可是她都站在這裡已經有半個小時了,站的腿都軟掉了。他卻一直坐在落地窗前欣賞著窗外的日落,冷漠孤傲的身影讓她一時半刻猜不出來他此時在想什麼。
她該不會··又無意間做錯了什麼吧?
現在的她已經常常的告誡自己,不管做什麼事都要三思而後行,千萬別無意之中犯下什麼錯誤讓人家揪住小辮子,而且,她還沒打算以後繼續犯錯,在後背上養一群蝴蝶呢!
撒貝兒暗暗的想著。
「諾言,知道我當時會留下你,其實這其中還有一個很特殊的原因嗎?」
背對著他的丁皓焱沉思著開口道,看不到他臉上表情的撒貝兒更加糾結的皺起眉頭,不知道他到底想說什麼。

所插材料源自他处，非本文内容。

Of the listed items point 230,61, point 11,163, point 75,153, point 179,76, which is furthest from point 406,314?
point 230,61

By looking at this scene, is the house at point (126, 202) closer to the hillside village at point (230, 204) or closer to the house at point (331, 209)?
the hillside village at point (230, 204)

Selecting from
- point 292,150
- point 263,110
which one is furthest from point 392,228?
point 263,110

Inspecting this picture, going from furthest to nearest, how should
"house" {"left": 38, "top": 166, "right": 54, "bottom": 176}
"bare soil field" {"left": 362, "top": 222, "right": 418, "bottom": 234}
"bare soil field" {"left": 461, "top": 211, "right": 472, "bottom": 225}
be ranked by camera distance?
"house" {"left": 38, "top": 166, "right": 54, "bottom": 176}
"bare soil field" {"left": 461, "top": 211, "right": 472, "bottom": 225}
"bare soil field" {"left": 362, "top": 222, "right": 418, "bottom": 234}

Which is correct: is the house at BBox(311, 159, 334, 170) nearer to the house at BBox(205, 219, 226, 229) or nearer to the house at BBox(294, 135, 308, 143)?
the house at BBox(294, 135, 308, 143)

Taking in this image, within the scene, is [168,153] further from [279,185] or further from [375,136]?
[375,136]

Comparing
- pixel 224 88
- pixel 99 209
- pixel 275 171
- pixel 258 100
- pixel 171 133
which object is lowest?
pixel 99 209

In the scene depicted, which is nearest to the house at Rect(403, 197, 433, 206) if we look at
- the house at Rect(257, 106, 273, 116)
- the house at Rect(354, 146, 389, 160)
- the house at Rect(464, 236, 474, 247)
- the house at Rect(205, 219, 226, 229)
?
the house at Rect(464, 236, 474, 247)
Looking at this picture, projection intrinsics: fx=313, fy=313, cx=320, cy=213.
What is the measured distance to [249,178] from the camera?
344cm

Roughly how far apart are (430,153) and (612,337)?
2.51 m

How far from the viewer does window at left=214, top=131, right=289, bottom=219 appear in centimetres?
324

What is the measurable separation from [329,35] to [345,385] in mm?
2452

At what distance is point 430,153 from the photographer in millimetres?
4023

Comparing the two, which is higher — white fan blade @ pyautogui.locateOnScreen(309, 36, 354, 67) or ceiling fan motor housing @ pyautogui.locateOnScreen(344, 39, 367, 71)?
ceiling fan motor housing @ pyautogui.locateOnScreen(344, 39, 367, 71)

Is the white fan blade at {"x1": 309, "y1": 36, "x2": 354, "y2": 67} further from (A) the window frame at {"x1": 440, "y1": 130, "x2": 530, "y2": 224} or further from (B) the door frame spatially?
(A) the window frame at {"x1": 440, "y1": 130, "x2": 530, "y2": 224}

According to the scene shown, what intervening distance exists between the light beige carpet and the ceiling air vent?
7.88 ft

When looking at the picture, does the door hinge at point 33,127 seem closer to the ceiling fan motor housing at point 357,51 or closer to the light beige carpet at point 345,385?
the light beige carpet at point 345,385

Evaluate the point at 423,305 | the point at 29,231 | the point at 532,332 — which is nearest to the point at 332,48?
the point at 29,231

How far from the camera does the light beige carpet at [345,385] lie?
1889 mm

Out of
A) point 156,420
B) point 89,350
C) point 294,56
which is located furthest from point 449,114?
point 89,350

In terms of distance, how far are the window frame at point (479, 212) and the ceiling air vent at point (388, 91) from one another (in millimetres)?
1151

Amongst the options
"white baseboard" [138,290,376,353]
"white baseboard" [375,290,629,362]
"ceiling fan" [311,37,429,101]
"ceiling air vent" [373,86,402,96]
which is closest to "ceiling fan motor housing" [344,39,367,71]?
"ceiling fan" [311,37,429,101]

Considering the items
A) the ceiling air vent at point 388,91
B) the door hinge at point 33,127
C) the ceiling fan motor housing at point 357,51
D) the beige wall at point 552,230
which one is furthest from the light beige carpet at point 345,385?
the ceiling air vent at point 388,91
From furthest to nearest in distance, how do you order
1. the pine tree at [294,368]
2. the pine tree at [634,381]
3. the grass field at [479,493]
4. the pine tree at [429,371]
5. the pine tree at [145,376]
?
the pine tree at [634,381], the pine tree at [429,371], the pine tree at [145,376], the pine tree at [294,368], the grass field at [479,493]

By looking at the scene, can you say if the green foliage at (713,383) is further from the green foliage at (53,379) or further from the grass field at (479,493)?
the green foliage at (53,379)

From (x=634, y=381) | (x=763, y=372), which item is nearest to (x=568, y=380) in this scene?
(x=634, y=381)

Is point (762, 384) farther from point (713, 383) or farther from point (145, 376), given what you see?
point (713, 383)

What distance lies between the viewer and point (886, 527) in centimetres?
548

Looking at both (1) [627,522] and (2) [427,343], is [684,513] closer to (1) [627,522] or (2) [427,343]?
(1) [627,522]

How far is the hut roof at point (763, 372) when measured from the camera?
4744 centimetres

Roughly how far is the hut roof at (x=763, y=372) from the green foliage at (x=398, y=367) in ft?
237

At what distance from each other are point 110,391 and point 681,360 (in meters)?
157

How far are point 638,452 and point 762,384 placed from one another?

「我曾經答應過一個女人,如果有一天有需要到我的時候,就到使者組織來找我。所以當我看到你的時候,眼前居然會浮現出她的臉龐···那時候的你和她真的好像,像到我的大腦還來不及思考,心就已經暗暗想將你留下了。」
丁皓焱轉過身來,深邃的眼睛直直的看向撒貝兒,俊逸的臉上居然滿是無奈的落寞。
這種說到一個人時那種深情的眼眸和那無可奈何的深情,生生的刺痛了她的眼,讓她咚咚跳動的心臟驀的漏跳了兩拍。
原來即使已經過去了這麼多年··他還是沒有忘記那個讓他痴愛了十幾年的女人,那個已經嫁作他人婦的——她的母親!
「閻王,我是一個男人,又怎麼會和女人像呢?」
撒貝兒強裝鎮定的聳聳肩,刻意的壓低聲音說道。
雖然所有的人都說她和她的母親很像,無論是性格還是長相。只是如果仔細的看的話其實不然。她的樣子雖然長得清麗動人,但是眉宇之間卻是充滿了男孩子的剛毅。與母親的柔媚剛好相反。性子也是風風火火,樂善好施,不拘小節的像個男孩子一樣。
所以當她女扮男裝的時候,連她的父母都愣住了呢!簡直就是一個活脫脫的假小子!
只是,她可以瞞住所有的人,但是無意間流露出的女兒家的那種細膩和嬌氣不是一朝一夕就可以改變的,而且以他那麼聰明睿智的大腦,該不會··察覺到什麼了吧?